> _Passage given_:
Nineteen states have abortion bans or restrictions following the Supreme Court’s overturning of Roe v. Wade (1973) with Dobbs v. Jackson Women’s Health Organization (2022). Some of these states have also tried to restrict abortion information with varying success. A recent case in Tennessee appears to be the first time in recent history that a judge invoked the First Amendment to strike down such a restriction — although the state is appealing this decision (Latham). In 2024, the Tennessee legislature adopted a law making it a criminal misdemeanor to recruit pregnant unemancipated minors in Tennessee to get abortions in other states where abortions were legal.
In July 2025, Judge Julia Gibbons, a senior circuit judge of the 6th U.S. Circuit Court of Appeals, sitting as a district judge for the Middle Tennessee District of Tennessee, enjoined it, finding that “public advocacy, information-sharing, and counseling” are protected speech under the First Amendment. Judge Gibbons relied on Bigelow v. Virginia (1975), a Supreme Court ruling that protected advertising abortion services for legal out-of-state services.

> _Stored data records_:
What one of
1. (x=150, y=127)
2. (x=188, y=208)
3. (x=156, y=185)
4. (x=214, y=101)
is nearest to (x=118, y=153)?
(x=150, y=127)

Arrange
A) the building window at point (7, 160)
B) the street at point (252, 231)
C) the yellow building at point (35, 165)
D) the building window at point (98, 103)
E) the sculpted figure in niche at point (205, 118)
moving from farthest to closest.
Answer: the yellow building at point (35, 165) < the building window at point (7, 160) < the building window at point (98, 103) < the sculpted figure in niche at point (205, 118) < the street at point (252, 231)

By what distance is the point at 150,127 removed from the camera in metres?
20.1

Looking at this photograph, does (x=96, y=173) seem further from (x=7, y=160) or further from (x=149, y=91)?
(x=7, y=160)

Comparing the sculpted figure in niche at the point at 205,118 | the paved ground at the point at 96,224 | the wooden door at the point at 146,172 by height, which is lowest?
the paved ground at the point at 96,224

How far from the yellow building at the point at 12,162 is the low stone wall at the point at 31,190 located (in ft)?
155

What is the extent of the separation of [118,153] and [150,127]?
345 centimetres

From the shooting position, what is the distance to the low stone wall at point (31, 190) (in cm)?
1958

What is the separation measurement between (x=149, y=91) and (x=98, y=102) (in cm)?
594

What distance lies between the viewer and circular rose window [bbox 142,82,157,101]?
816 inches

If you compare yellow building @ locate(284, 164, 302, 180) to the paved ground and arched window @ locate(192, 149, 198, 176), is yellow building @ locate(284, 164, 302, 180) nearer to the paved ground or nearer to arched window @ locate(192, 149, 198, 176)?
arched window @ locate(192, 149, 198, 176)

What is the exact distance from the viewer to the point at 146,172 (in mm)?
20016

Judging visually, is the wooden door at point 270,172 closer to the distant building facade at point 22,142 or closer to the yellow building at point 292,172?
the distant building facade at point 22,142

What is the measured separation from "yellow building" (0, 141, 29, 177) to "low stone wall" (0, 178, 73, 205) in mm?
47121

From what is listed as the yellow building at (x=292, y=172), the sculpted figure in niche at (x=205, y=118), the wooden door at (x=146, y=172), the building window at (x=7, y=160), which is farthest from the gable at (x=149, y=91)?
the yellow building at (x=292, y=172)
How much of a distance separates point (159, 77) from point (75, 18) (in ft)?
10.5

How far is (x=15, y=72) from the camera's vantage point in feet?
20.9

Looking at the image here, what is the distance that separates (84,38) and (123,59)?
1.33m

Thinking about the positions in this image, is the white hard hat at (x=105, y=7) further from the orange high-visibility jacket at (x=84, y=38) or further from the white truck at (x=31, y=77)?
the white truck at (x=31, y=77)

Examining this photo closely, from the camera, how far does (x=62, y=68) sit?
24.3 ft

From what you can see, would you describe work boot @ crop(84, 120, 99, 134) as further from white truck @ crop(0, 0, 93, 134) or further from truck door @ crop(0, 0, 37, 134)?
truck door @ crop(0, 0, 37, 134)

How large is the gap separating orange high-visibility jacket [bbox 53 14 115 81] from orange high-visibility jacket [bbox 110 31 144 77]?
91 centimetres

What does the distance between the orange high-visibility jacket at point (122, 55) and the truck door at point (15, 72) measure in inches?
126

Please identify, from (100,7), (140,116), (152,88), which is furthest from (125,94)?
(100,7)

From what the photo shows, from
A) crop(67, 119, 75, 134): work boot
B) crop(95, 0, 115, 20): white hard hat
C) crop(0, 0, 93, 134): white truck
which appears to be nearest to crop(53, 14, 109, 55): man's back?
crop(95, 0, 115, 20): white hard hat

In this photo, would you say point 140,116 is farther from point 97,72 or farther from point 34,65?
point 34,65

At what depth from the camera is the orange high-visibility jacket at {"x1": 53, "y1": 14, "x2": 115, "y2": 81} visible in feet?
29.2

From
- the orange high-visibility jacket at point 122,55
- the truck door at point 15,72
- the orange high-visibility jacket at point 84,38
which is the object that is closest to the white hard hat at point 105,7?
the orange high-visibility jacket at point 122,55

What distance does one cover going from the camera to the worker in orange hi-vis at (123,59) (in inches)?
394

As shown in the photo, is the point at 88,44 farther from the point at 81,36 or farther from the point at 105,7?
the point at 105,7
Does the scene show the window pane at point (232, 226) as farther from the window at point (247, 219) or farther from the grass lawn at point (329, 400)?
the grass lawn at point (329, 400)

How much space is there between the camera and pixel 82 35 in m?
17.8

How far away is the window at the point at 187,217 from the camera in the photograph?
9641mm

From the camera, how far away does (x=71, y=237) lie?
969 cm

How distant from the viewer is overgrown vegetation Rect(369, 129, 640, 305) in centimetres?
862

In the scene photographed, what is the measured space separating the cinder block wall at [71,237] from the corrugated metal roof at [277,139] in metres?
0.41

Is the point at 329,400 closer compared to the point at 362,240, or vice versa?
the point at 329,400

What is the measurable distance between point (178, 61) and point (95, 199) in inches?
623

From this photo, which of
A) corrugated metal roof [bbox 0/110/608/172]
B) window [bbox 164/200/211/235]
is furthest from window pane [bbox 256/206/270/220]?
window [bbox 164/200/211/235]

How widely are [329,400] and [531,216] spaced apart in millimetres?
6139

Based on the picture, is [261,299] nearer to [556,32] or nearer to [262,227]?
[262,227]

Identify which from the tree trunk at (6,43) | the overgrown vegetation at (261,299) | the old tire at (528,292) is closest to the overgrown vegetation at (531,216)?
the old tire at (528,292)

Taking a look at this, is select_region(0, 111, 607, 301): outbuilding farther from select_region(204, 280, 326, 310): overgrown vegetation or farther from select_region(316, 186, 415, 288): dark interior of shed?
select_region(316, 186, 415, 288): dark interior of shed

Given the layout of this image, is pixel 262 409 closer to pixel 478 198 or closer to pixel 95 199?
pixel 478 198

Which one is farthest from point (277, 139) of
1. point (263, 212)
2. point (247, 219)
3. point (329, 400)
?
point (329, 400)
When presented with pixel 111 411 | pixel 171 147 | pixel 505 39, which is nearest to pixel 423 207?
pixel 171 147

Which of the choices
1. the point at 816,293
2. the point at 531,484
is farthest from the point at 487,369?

> _Given instruction A_:
In the passage on Tennessee's abortion-information law, which Supreme Court ruling did Judge Gibbons rely on?
> _Given instruction B_:
Count the lines of the records that contain the word "farther", and give only that number.

> _Expected answer A_:
Bigelow v. Virginia (1975).

> _Expected answer B_:
4